The rocks did not fall from the wall or ceiling of the cave that I could tell. There is no trace of a break or fracture in the cave or some such occurrence that may have sent the rocks tumbling and falling into place.
Yet, even if they had fallen naturally, it’s impossible to believe they landed stacked so elegantly.
The rocks could have been set deeper into the stone hollow and thus farther into the dry shelter. But they are nonetheless well under the lip of the cave mouth and so sheltered fairly well.
The cave is found on the mountain in a deep canyon, on a relatively steep slope above a section of a creek that only runs seasonally, but that leads into a perennial stream just a short distance away. The photo is taken looking at a sharp angle up into the cave.

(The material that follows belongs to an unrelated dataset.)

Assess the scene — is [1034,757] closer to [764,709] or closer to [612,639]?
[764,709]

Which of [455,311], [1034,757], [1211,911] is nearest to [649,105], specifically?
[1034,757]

To reach this place requires a strenuous hike into Condor National Forest without aid of a trail anywhere and over some of the most rugged terrain I’ve hiked in the county.
The cave is impossible to see from any distance away due to the angle of its opening and a shroud of bushy chaparral.

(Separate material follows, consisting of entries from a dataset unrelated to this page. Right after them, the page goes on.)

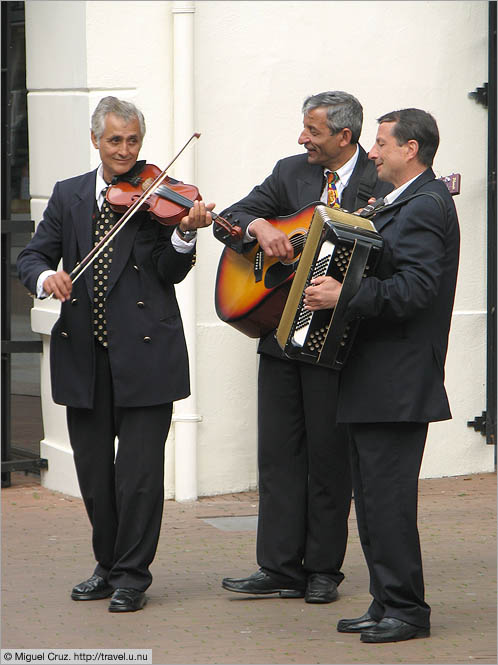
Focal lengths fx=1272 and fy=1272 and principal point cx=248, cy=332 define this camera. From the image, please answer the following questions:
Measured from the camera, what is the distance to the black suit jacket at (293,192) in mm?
5184

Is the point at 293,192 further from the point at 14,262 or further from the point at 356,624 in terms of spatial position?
the point at 14,262

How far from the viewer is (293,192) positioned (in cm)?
536

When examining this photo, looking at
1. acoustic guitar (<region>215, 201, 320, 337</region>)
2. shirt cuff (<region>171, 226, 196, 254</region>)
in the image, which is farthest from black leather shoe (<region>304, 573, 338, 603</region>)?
shirt cuff (<region>171, 226, 196, 254</region>)

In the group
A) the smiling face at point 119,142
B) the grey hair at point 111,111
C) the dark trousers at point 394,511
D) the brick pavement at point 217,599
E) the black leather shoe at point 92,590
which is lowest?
the brick pavement at point 217,599

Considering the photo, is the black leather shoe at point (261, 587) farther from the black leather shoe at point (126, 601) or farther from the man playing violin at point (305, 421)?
the black leather shoe at point (126, 601)

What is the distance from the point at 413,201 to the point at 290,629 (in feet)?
5.62

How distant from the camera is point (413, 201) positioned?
15.1 feet

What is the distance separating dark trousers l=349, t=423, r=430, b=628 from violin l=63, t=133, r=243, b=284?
113 cm

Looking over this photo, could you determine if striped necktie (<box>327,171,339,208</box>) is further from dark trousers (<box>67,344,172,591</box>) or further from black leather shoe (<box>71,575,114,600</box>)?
black leather shoe (<box>71,575,114,600</box>)

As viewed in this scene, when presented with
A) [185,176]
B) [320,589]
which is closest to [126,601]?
[320,589]

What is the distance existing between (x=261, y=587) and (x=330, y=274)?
1569 millimetres

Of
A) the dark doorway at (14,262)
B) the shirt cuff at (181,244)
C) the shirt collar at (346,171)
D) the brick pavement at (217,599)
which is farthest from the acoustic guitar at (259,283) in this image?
the dark doorway at (14,262)

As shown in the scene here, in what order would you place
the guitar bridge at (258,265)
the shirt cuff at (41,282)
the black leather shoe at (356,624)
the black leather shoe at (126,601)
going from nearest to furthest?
the black leather shoe at (356,624), the shirt cuff at (41,282), the black leather shoe at (126,601), the guitar bridge at (258,265)

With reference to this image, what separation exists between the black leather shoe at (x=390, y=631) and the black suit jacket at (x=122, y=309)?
124 cm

California Indians visited nearby places in old times and Americans more recently have grown marijuana plants in the canyon.
I don’t have a single reason to suspect that this is the work of guerilla weed growers. That does not make sense to me, for various reasons, not the least of which is the proximity of the cave to decent growing grounds, which are too far away.
I am inclined to think this is a much older artifact than something possibly left by weed growers or Americans of recent times.
The stones look like a possible deadfall gravity trap designed to catch small game, but it strikes me as an odd place to set one up.
The Chumash of old were known to have crafted such traps sometimes baiting them with an acorn (Harrington 1942).
Or maybe the stones were used to hold and store something out of dew and rain and off the ground, to keep it dry and well-aired and so preserved from rot. This possibility seems more likely to me than a trap.
What else might this be?
I don’t think those rocks ended up there on their own.
This is an artifact. An artifact of a different kind than usual.
And I wonder how long it’s been there, who left it and what it was used for.